* _Exercise brief_: Leaving the images aside, transcribe all the data below exactly.

* _The data_:
"""
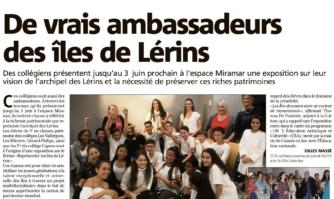 Cannes : de vrais ambassadeurs des îles de Lérins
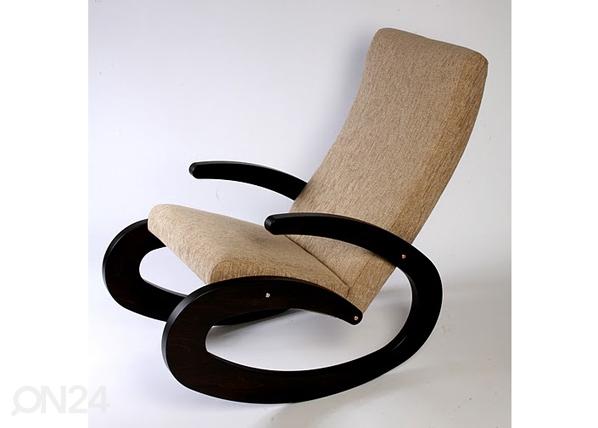 Как самому сделать кресло качалку и размеры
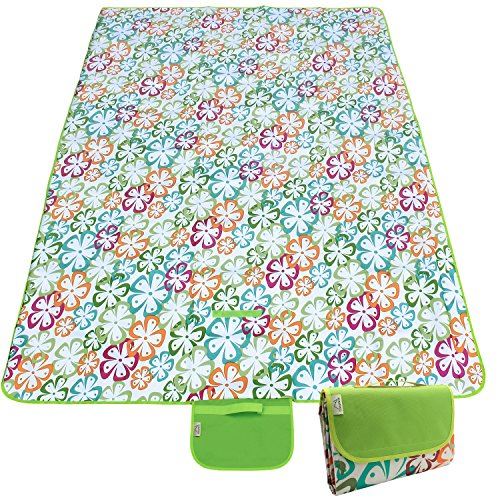 CampTeck Extra Large (200 x 145cm) Folding Picnic Blanket Waterproof Backing Travel Picnic Rug for Outdoors, Beach, Camping with Handle - Floral Green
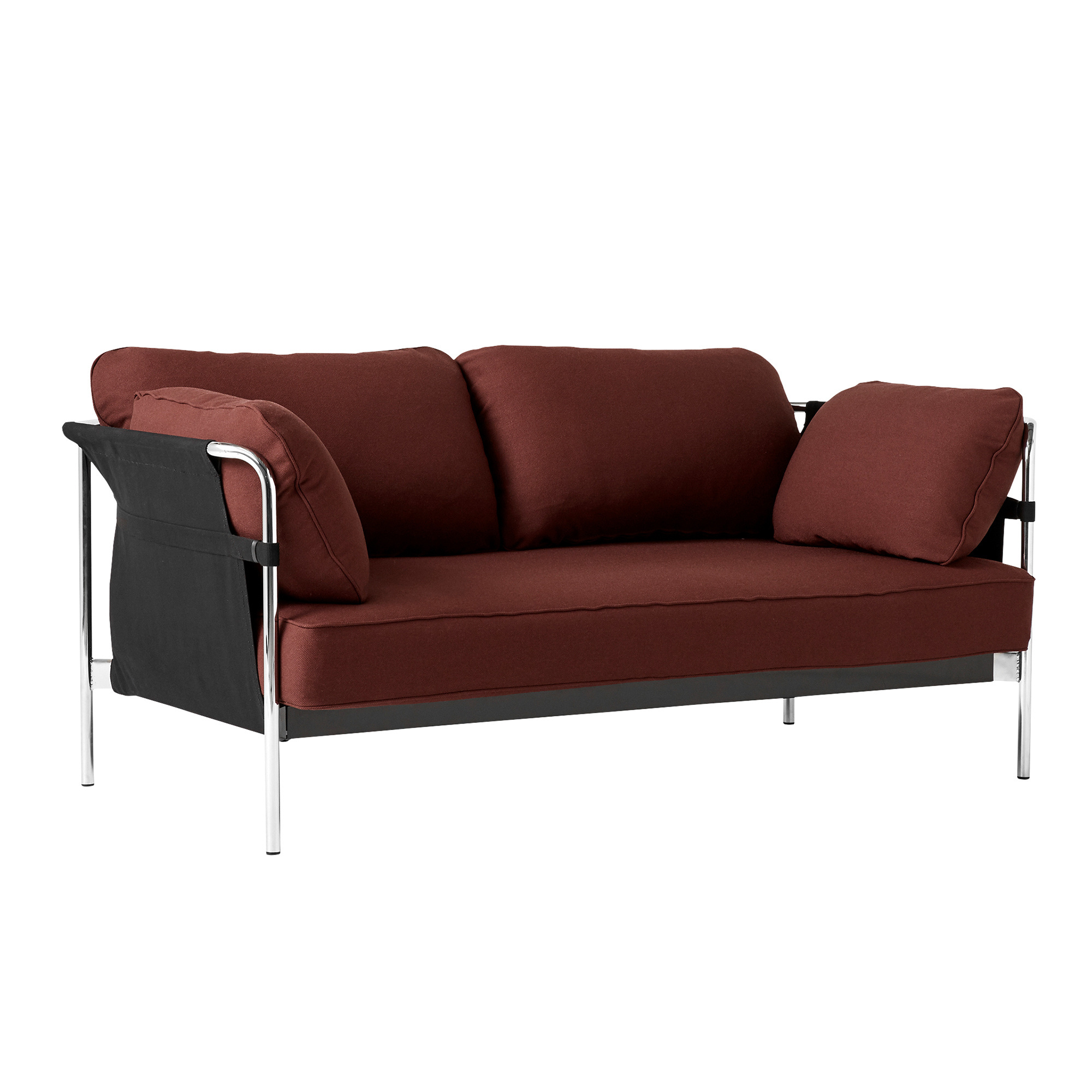 B/üro Sofagarnitur Couch 2-er Wohnzimmer Velours Stoff Braun Holzf/ü/ße Cosmic 70 Sofa Kera 2-Sitzer Loungesofa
"""
* _Exercise response_:
 Cannes : de vrais ambassadeurs des îles de Lérins
 Как самому сделать кресло качалку и размеры
 CampTeck Extra Large (200 x 145cm) Folding Picnic Blanket Waterproof Backing Travel Picnic Rug for Outdoors, Beach, Camping with Handle - Floral Green
 B/üro Sofagarnitur Couch 2-er Wohnzimmer Velours Stoff Braun Holzf/ü/ße Cosmic 70 Sofa Kera 2-Sitzer Loungesofa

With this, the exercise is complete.